Pada hari Jumat, setelah menghadiri kelas Agam, Luna mendengar dia berkata, "Wakil kelas, kirim daftar siswa ke kantorku."

Luna bergegas ke depan untuk mengambil daftar dan mengirimkannya ke Agam. Tapi dia tidak mengira kalau gurunya itu rupanya ingin membicarakan hal lain dengannya.

Kali ini, ketika dia masuk, Agam sudah membuat teh, dan ada cangkir di meja kopi di seberangnya.

Luna menatapnya dengan terkejut. Dengan kaki terlipat, Agam menunjuk ke sofa seberang dengan anggun dan memintanya untuk duduk.

"Guru Agam Anda bisa memberitahuku sesuatu, biar aku akan berdiri saja."

Melihat kegugupannya, Agam sedikit mengangkat alisnya, "Apakah sikapku buruk? Apa aku sudah bersikap salah sehingga kamu terlihat seperti menjauh dariku."

Luna menggelengkan kepalanya, Agam mengangkat dagunya sedikit, "Kalau begitu duduklah, aku ingin menanyakan sesuatu."

"Oke." Luna duduk dengan sikap baik dan mengangguk, "Guru Agam, tolong katakan.
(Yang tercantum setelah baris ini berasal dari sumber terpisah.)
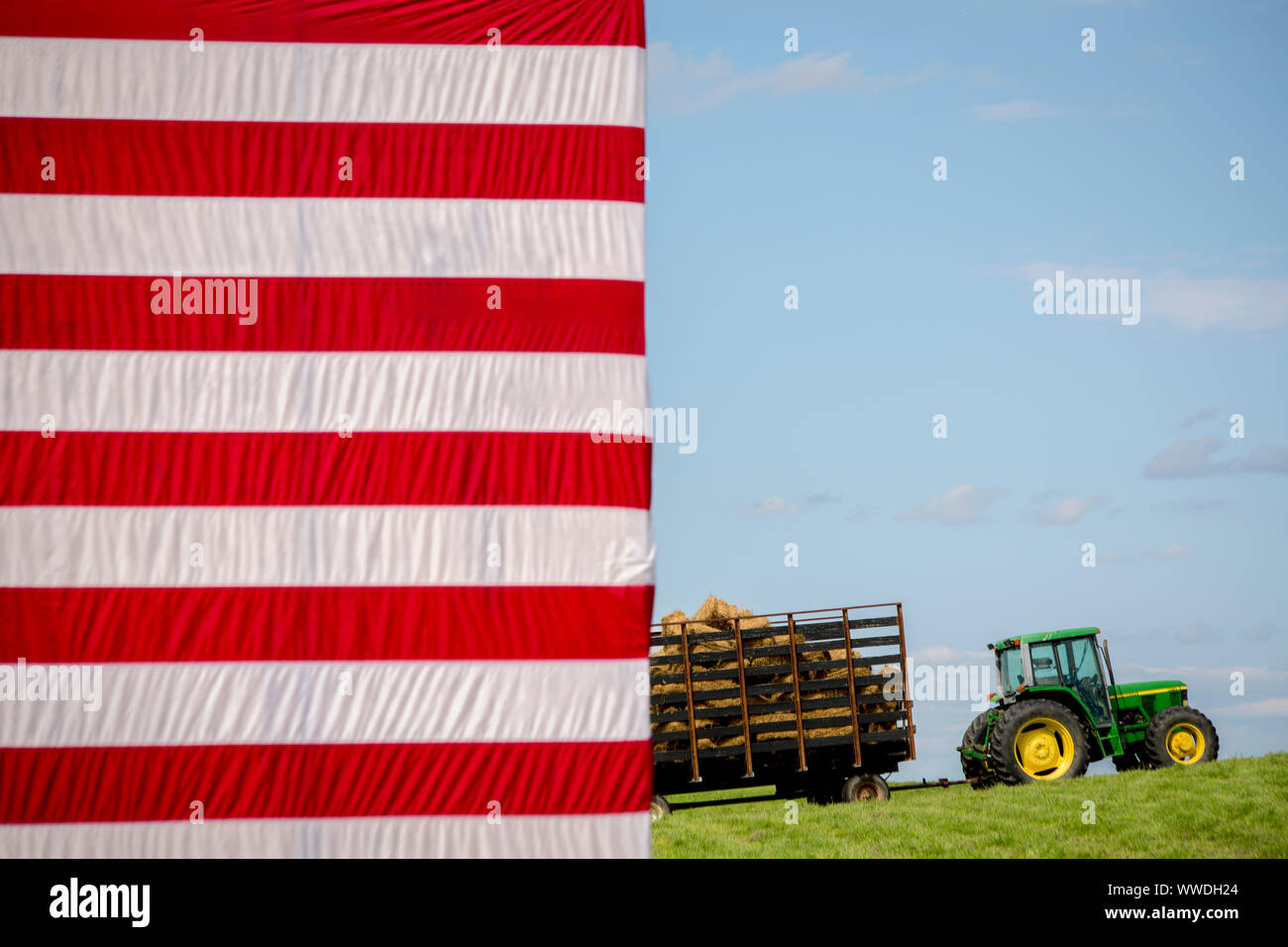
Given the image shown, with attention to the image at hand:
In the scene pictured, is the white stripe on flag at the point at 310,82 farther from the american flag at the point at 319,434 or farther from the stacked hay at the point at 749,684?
the stacked hay at the point at 749,684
Selama itu dalam kekuatanku, aku akan melakukannya."

Dia berhutang budi padanya terakhir kali, dan kebetulan terbayar kali ini.

"Oke, apa kamu ada waktu luang besok malam? Ayo pergi ke suatu tempat bersamaku."

"Ke mana kita harus pergi?"

Agam juga tidak berbohong padanya, "Itu saja. Apa kau tidak melihatku dan seorang wanita di pintu masuk hotel terakhir kali? Wanita itu adalah saudara perempuanku. Dia seorang desainer. Besok akan ada peluncuran produk baru dan resepsi amal di malam hari. Semua contoh pakaian akan dilelang untuk membantu anak-anak di daerah pegunungan yang miskin."